Ce vice fleurit en Indo-Chine, non seulement chez les indigènes, mais chez nos officiers et chez nos fonctionnaires ; ceux-ci rentrés en France ne se contentent pas   de continuer leurs habitudes ; ils font des prosélytes, dont les uns reculent vite devant les nausées du début, mais dont les autres persistent avec un courage digne d'une meilleure cause. Et la tache d’huile s'étend, surtout dans le demi-monde et dans la phalange innombrable des snobs. Déjà le mal n'est plus localisé : à Toulon d'abord, à Paris ensuite, la police fait fermer de temps en temps des fumeries clandestines qui ne tardent pas à se rouvrir ailleurs. On m'affirme qu'il en existe àmes; à Montpellier même les fumeurs d'opium sont assez nombreux, sans qu'il y ait, à ma connaissance, de fumerie véritable. Et comme on a difficilement la drogue, le Gouvernement a dû prendre des mesures énergiques pour que l'opium des pharmacies, et surtout l'extrait d'opium (pourtant si peu agréable à fumer et si différent de la bonne préparation orientale), ne puissent passer entre les mains des maniaques. Et les pharmaciens se rendent si bien compte de la nécessité de cette mesure, qu'ils acceptent sans trop protester les nouveaux règlements draconiens, qui pourtant compliquent singulièrement leur comptabilité

     Or l'opium a le fâcheux privilège de devenir bientôt nécessaire à l'imprudent qui en a tâté. La pipe est une femme tyrannique, exigeant de continuels hommages ; chacun s'en croit maître, et c'est elle qui gouverne ; l'homme devrait pourtant savoir que c'est le cas de tous les ménages. La privation de tabac ne cause au fumeur qu'un certain malaise ; mais l'heure de la pipe venue, le besoin d'opium éveille les symptômes si nets et si spéciaux qu'on a donné à cet état un nom particulier : le Guien. Quand à la privation brusque du poison, c'est une vraie maladie, souvent grave et quelquefois mortelle. 
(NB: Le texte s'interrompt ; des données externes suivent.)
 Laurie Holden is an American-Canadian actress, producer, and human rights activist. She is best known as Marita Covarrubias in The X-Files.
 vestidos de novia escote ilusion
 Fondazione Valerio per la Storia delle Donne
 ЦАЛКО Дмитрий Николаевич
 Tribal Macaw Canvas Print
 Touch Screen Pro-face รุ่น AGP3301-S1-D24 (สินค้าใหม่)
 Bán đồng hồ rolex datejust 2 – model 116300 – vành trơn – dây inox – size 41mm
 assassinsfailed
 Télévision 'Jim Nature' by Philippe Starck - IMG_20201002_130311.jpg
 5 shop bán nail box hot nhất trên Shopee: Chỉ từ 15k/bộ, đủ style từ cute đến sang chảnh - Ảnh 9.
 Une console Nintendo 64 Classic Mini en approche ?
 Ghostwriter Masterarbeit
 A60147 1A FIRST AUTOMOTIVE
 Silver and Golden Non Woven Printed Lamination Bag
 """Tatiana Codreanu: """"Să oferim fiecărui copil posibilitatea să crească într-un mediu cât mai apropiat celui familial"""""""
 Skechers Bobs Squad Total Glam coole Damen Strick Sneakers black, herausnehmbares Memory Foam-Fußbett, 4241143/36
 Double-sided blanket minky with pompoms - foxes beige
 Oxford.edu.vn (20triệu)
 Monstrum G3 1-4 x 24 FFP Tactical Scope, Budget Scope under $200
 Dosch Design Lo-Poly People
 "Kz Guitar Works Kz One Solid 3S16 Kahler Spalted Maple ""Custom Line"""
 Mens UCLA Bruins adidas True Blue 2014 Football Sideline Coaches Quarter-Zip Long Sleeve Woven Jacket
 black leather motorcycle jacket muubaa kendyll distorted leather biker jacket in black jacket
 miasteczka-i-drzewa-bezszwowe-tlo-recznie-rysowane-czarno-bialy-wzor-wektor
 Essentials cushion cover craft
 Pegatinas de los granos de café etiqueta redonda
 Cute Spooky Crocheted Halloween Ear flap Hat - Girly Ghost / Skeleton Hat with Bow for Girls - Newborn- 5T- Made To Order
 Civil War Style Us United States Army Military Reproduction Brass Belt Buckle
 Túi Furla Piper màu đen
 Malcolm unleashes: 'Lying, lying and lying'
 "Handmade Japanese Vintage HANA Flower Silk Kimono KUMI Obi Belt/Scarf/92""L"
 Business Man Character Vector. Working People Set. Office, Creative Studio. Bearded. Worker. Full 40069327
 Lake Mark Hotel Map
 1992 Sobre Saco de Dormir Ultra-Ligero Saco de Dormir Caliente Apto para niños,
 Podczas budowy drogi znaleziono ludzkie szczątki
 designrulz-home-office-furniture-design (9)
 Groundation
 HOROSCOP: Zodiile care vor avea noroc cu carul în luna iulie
     Bien rares donc sont les fumeurs qui savent se contenter d’une dose à peu près égale. Toujours plus de malaises exigeant toujours plus de poison, voilà la règle. Il faudrait pour se reprendre une énergique volonté, et la première action de l’opium est précisément d’affaiblir la volonté : aussi, le cercle vicieux se ferme, et le malade (on ne peut plus l’appeler autrement) roule chaque jour sur une pente désormais fatale, et sur laquelle il n’essaie même plus de se retenir.
     Et n’oublions pas que l’Européen est plus sensible que l’Asiatique. Est-ce accoutumance héréditaire, est-ce système nerveux moins excitable, le jaune résiste mieux. Le fait a son importance.
     Malgré les apparences, c’est donc faire œuvre d’actualité que de parler de l’opium, remède ancien, danger nouveau contre lequel on ne saurait trop mettre en garde. Mais il faut tout de suite se limiter à laisser de côté la vaste part des étudiants en médecine et pharmacie. Je négligerai aussi les morphinomanes, les mangeurs ou les buveurs d’opium et je me bornerai, après quelques mots d’histoire, à donner des indications sur deux points moins connus de ce très vaste sujet.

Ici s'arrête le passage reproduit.